> **YOUR TASKS**:
[a] Answer these questions from the white giraffe article, one line each:
(i) When was the calf born?
(ii) What position does Mohammed Ahmednoor hold?
(iii) In which county were the giraffes located?
[b] Quote the passage of the white giraffe article between "Rare White Giraffe" and "the bull remains.", inclusive.
[c] Extend the white giraffe article beyond its final sentence.

> **TEXT SECTION**:

####################

Rare White Giraffe And Calf Killed By Poachers In Kenya, Conservancy Group Says


Madison Dapcevich

Staff Writer

clockMar 11 2020, 09:54 UTC

Unpublished images show the giraffe in a “skeletal state” after she was reportedly killed by armed poachers. Hirola Conservation

Kenya wildlife officials have confirmed the death of the nation’s only female all-white giraffe and her equally rare calf.

In a statement shared on Twitter, conservation organization Ishaqbini Hirola Conservancy described images of the giraffe in a “skeletal state” after she was reportedly killed by armed poachers. The calf was born last August and made up the third in a triad of white giraffes. Now, just the bull remains.


“This is a very sad day for the community of Ijara and Kenya as a whole. We are the only community in the world who are custodians to the white giraffe. Its killing is a blow to tremendous steps taken by the community to conserve rare and unique species and a wakeup call for continued support to conservation efforts,” said Mohammed Ahmednoor, manager of Ishaqbini Hirola Conservancy based in Garissa County, where the giraffes were located.

####################

> **GIVEN DATA**:
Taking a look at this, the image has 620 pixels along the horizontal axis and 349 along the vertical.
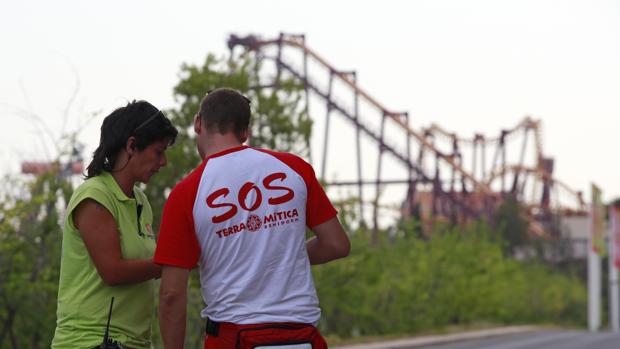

####################

> **ANSWER SET**:
[a]
(i) Last August
(ii) Manager of Ishaqbini Hirola Conservancy
(iii) Garissa County

[b]
Rare White Giraffe And Calf Killed By Poachers In Kenya, Conservancy Group Says


Madison Dapcevich

Staff Writer

clockMar 11 2020, 09:54 UTC

Unpublished images show the giraffe in a “skeletal state” after she was reportedly killed by armed poachers. Hirola Conservation

Kenya wildlife officials have confirmed the death of the nation’s only female all-white giraffe and her equally rare calf.

In a statement shared on Twitter, conservation organization Ishaqbini Hirola Conservancy described images of the giraffe in a “skeletal state” after she was reportedly killed by armed poachers. The calf was born last August and made up the third in a triad of white giraffes. Now, just the bull remains.

[c]
IFLScience contacted the conservation and Northern Rangelands Trust to verify the cause of death for both the mother and her calf but have not received a response at the time of publication. A report published earlier this year by the conservation organization highlighted the ongoing conflict between people in the region and giraffes. Many communities have transformed from nomadic pastoralists to farmers who irrigate water from the nearby river, which can block the giraffes’ known watering locations and force them to traverse through farms, damaging crops in their path. Farmers have also reportedly employed snares, pitfall traps, and other measures to deter giraffes from neighboring mango farms whose flowers have become a favorite.


The female giraffe first made headlines in 2017 when videos and images of her and another calf went viral. Their unique white hide is the result of a condition known as leucism that results in partial loss of color pigments. Leucism is different than albinism in that the animal continues to produce dark pigment in soft tissue like eyes. According to a blog post shared by the Hirola Conservation, communities near the park presented “mixed reactions” to the leucistic giraffes, many of whom had never seen a giraffe and were unsure as to what was causing the condition.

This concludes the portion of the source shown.